A few years ago, John Meekins decided he wanted a seaplane. An industrial real estate developer who lives on a lake in the Seattle area, he didn’t want to have to drive to the airport to fly his plane. He tried out a Lake and a Seawind, but found they just weren’t right for him.
“I spent three years doodling, trying to figure out how to lower the center of gravity, which is the fault of all seaplanes,” he said.
From that “doodling” emerged the Privateer, an amphibian he developed with the help of aerospace engineer William Husa, who has worked on everything from the Space Shuttle to kit airplanes.

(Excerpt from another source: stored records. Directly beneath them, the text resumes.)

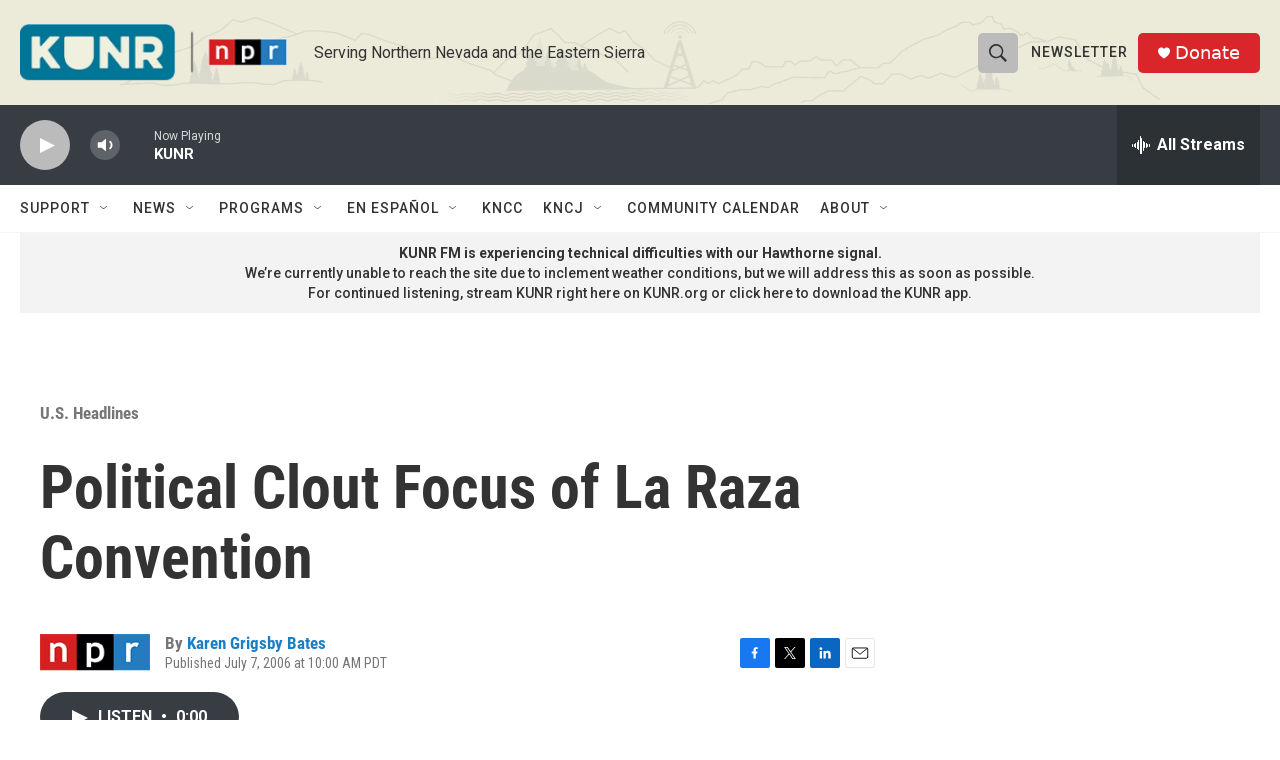

--- FILE ---
content_type: text/html; charset=utf-8
request_url: https://www.google.com/recaptcha/api2/aframe
body_size: 246
content:
<!DOCTYPE HTML><html><head><meta http-equiv="content-type" content="text/html; charset=UTF-8"></head><body><script nonce="3NihAvJPAhThz_oTtfoiiA">/** Anti-fraud and anti-abuse applications only. See google.com/recaptcha */ try{var clients={'sodar':'https://pagead2.googlesyndication.com/pagead/sodar?'};window.addEventListener("message",function(a){try{if(a.source===window.parent){var b=JSON.parse(a.data);var c=clients[b['id']];if(c){var d=document.createElement('img');d.src=c+b['params']+'&rc='+(localStorage.getItem("rc::a")?sessionStorage.getItem("rc::b"):"");window.document.body.appendChild(d);sessionStorage.setItem("rc::e",parseInt(sessionStorage.getItem("rc::e")||0)+1);localStorage.setItem("rc::h",'1768815756210');}}}catch(b){}});window.parent.postMessage("_grecaptcha_ready", "*");}catch(b){}</script></body></html>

Placing the center of gravity as low as possible minimizes the chance of flipping over in rough water, he said. The design also allows the low-wing amphib to land like a taildragger in the water and a tricycle gear on land, Meekins said.
The carbon fiber, six-place aircraft includes a ducted fan design, which is designed to increase efficiency and make the “already quiet turbine even quieter,” added Frank Leventhal, director of sales. Powerplant is a 600-hp turboprop Walter engine, now produced by GE Aircraft Engines, which can propel the amphib at speeds up to 215 knots with all seats full to a range of 1,000 miles, he said.
Once the design was done, the designers realized they had a plane that others would want. “A lot of people thought this had a lot of commercial applications,” Meekins said, noting he’s had interest from individuals, charter companies and even small airlines.
Sun ‘n Fun is the first time Privateer Industries has shown off its plans for the amphib, said Meekins, who noted the company has patents pending for the design. “People are really taken with the design,” he said. “We’ve had all kinds of interest. This has been a great learning experience.”
The prototype has been under construction for the last two and a half years, according to Meekins, who says “it will fly this year.”
He plans to certify the amphib, noting he’s funding the project himself now. “We’ve had some attractive offers regarding funding, but we’re not entertaining them,” he said.
While a price hasn’t been set for the amphib, Meekins claims it will be “highly competitive” with other airplanes, noting it will be built with “brand new technology” that makes it a “fast build” airplane. “That means we can be extremely competitive,” he said. “The Privateer will be extremely strong and easy to build, as well as easy to fly.”